**EXERCISE TASKS**
a) Answer these from the patch description:
(i) What does asynchronous compaction avoid when transparent hugepages are allocated?
(ii) What was severely impacted by disabling synchronous compaction?
(iii) What parameter does the patch add to the ->migratepage callback?
b) Extract the passage of the patch description between "Asynchronous compaction is" and "aops using buffer_migrate_page()", inclusive.

-------- EXCERPT --------

Asynchronous compaction is used when allocating transparent hugepages
to avoid blocking for long periods of time. Due to reports of
stalling, there was a debate on disabling synchronous compaction
but this severely impacted allocation success rates. Part of the
reason was that many dirty pages are skipped in asynchronous compaction
by the following check;

	if (PageDirty(page)&&  !sync&&
		mapping->a_ops->migratepage != migrate_page)
			rc = -EBUSY;

This skips over all mapping aops using buffer_migrate_page()
even though it is possible to migrate some of these pages without
blocking. This patch updates the ->migratepage callback with a "sync"
parameter. It is the responsibility of the callback to fail gracefully
if migration would block.

...

-------- DATA TO EXAMINE --------

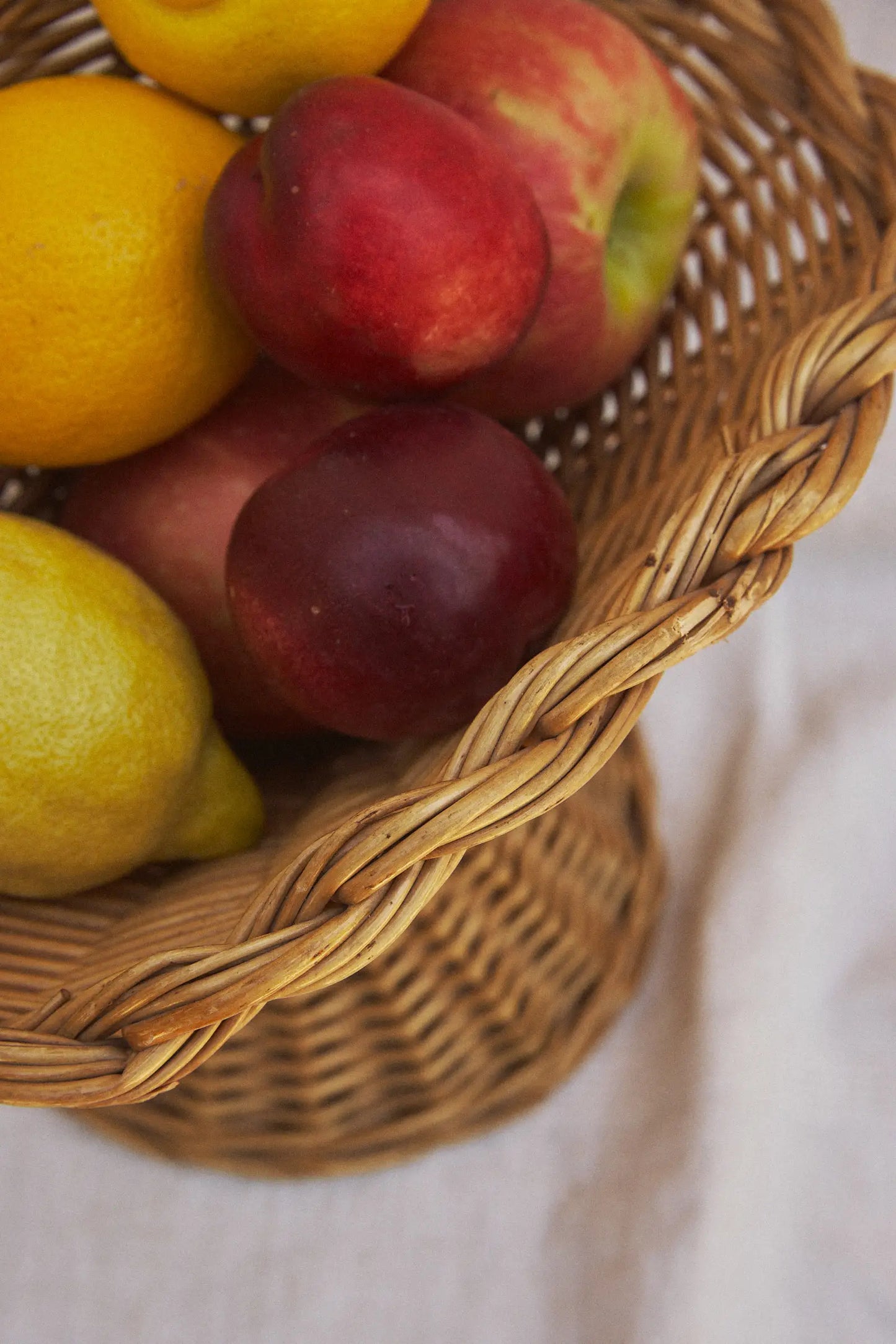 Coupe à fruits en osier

--------
-------- DATA TO EXAMINE --------

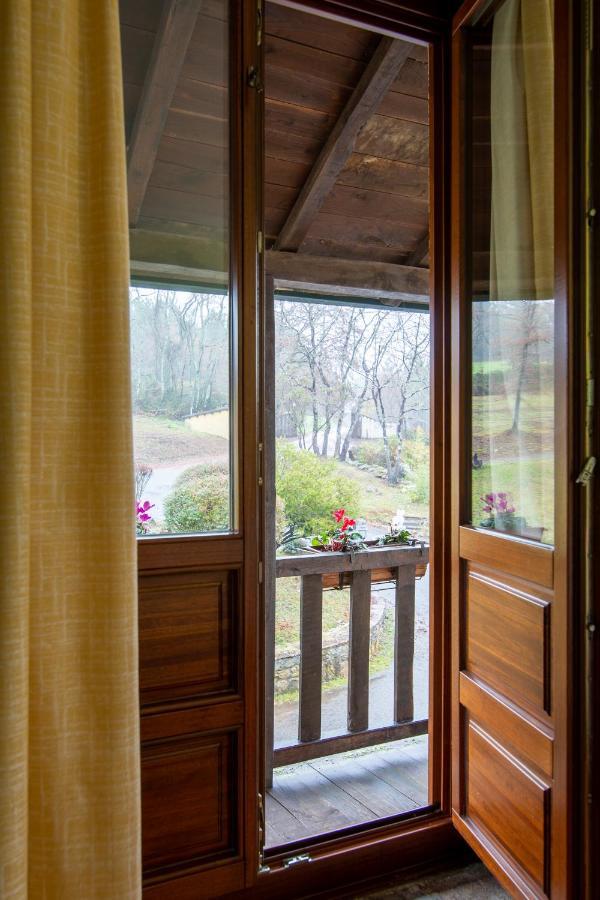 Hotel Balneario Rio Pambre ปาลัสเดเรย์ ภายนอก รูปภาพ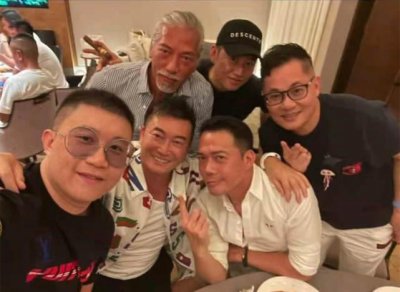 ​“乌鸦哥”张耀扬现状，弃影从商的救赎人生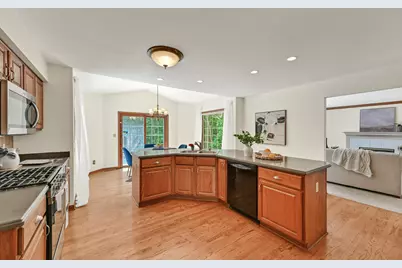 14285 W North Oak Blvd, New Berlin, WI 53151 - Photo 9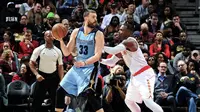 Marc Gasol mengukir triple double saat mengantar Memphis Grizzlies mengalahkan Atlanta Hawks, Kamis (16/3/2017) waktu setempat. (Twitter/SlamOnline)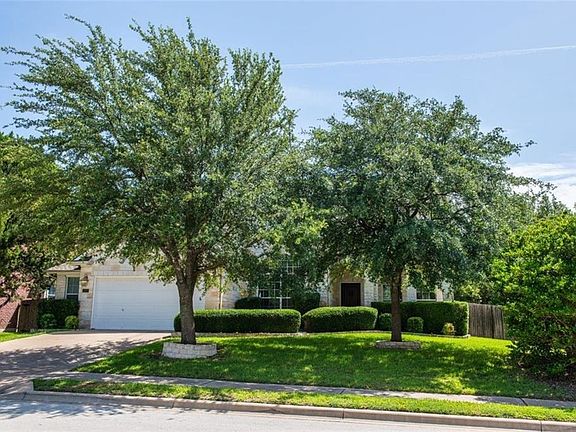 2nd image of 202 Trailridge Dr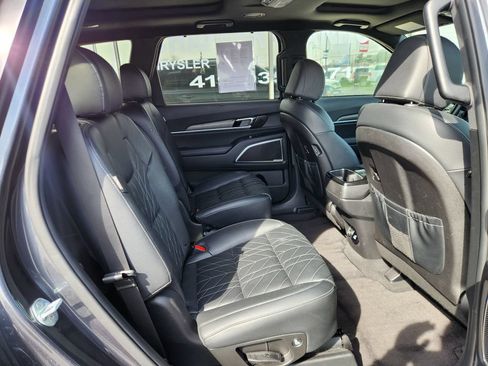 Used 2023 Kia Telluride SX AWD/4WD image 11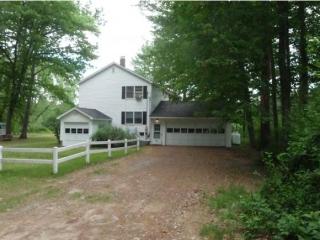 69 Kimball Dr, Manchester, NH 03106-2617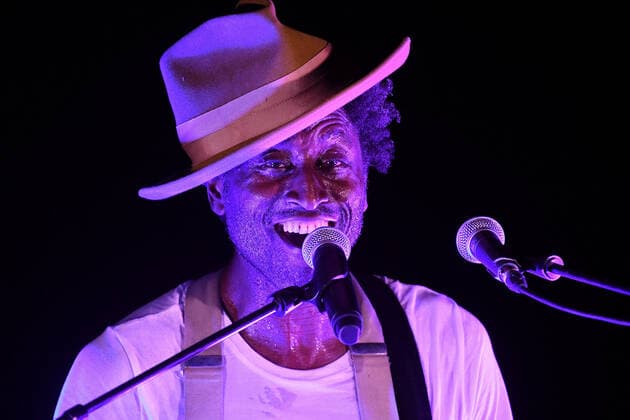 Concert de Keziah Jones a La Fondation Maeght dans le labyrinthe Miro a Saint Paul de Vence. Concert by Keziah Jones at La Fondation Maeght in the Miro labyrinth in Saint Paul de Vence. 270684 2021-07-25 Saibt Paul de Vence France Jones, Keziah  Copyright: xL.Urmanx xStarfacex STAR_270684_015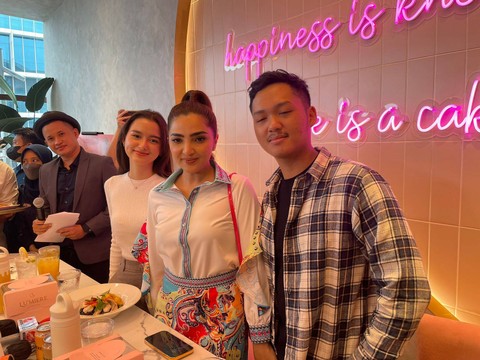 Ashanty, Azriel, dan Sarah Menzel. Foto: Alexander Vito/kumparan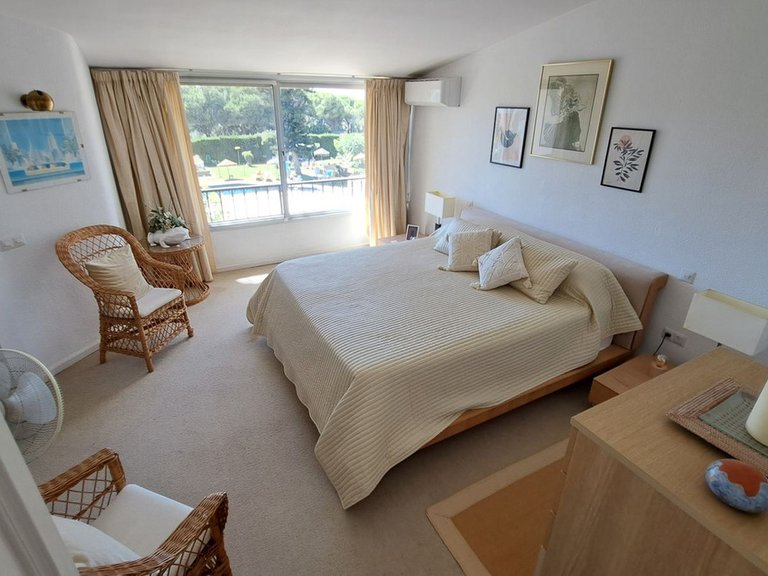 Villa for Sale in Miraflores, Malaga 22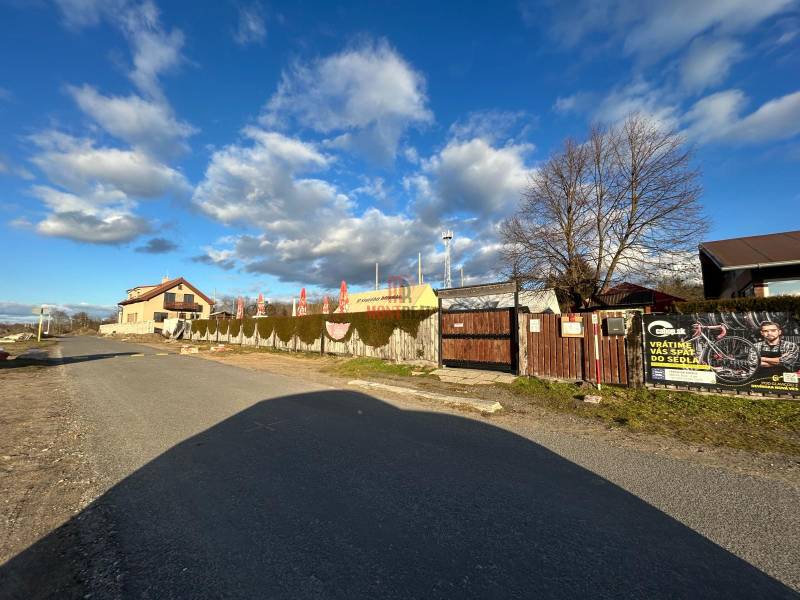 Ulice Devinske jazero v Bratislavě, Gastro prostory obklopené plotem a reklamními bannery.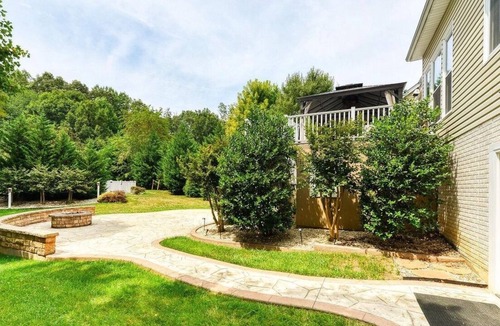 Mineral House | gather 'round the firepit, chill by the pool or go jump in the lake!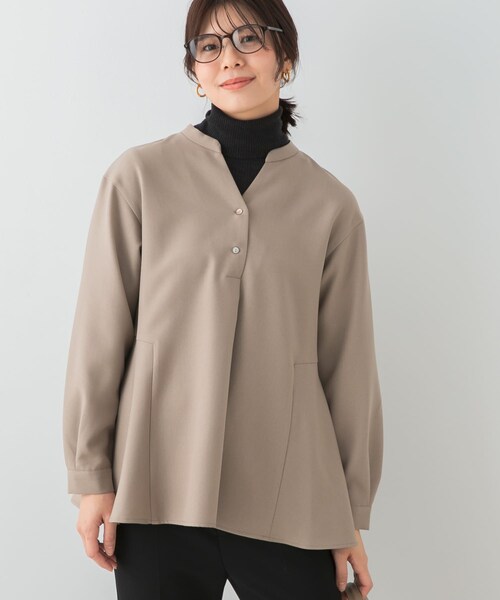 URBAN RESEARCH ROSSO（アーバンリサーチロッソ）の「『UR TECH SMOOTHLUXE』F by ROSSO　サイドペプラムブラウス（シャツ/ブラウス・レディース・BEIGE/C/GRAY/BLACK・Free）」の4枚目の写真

--------

**SOLUTIONS FOR EACH TASK**
a)
(i) Blocking for long periods of time.
(ii) Allocation success rates.
(iii) A "sync" parameter.

b)
Asynchronous compaction is used when allocating transparent hugepages
to avoid blocking for long periods of time. Due to reports of
stalling, there was a debate on disabling synchronous compaction
but this severely impacted allocation success rates. Part of the
reason was that many dirty pages are skipped in asynchronous compaction
by the following check;

	if (PageDirty(page)&&  !sync&&
		mapping->a_ops->migratepage != migrate_page)
			rc = -EBUSY;

This skips over all mapping aops using buffer_migrate_page()